# [THE TASK]
Collect every line of the entries below that contains the word "measured", matching its case exactly.

[Records from a dataset]
start

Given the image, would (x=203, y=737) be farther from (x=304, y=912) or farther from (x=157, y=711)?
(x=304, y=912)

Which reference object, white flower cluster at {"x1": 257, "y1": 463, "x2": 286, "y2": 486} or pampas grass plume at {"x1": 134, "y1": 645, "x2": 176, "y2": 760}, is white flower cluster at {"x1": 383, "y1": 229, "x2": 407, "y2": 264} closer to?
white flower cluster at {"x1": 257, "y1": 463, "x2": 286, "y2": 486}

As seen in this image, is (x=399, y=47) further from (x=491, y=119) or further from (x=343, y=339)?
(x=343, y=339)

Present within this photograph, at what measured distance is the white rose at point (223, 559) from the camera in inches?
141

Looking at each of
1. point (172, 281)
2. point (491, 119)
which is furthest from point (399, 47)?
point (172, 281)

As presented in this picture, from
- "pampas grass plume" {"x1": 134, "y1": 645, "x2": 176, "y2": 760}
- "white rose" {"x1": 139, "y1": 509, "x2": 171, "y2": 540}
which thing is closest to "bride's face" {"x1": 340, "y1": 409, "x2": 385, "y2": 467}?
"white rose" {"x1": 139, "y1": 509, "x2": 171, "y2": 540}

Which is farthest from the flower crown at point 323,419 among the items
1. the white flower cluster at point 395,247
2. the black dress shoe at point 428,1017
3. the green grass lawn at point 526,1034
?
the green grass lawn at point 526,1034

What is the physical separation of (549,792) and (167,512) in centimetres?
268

end
start

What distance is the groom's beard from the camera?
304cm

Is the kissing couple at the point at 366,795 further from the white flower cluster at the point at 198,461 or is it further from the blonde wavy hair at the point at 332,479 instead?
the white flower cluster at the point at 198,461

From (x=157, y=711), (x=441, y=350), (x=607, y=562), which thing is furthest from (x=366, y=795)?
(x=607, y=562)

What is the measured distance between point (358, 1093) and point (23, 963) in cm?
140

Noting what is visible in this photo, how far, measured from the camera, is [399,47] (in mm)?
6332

end

# [ANSWER TO THE TASK]
Present within this photograph, at what measured distance is the white rose at point (223, 559) from the camera in inches?
What is the measured distance between point (358, 1093) and point (23, 963) in cm?
Noting what is visible in this photo, how far, measured from the camera, is [399,47] (in mm)?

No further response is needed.